■ Work instructions
Every line of the listing below should come back exactly as written, with no images.

■ Provided information
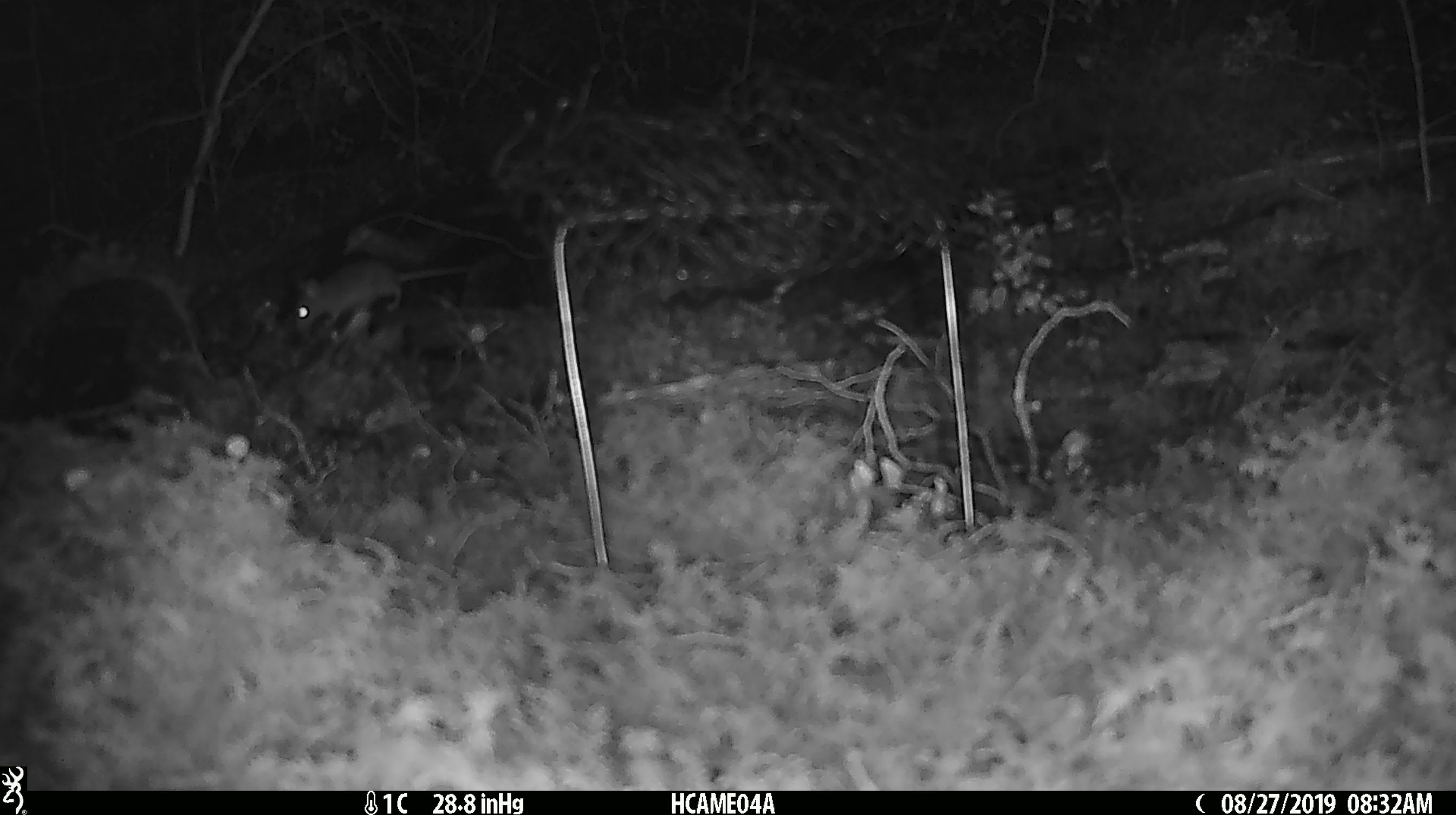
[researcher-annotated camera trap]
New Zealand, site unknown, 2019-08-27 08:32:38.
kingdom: Animalia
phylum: Chordata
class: Mammalia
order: Rodentia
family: Muridae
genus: Mus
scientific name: Mus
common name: mouse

■ Task output
[researcher-annotated camera trap]
New Zealand, site unknown, 2019-08-27 08:32:38.
kingdom: Animalia
phylum: Chordata
class: Mammalia
order: Rodentia
family: Muridae
genus: Mus
scientific name: Mus
common name: mouse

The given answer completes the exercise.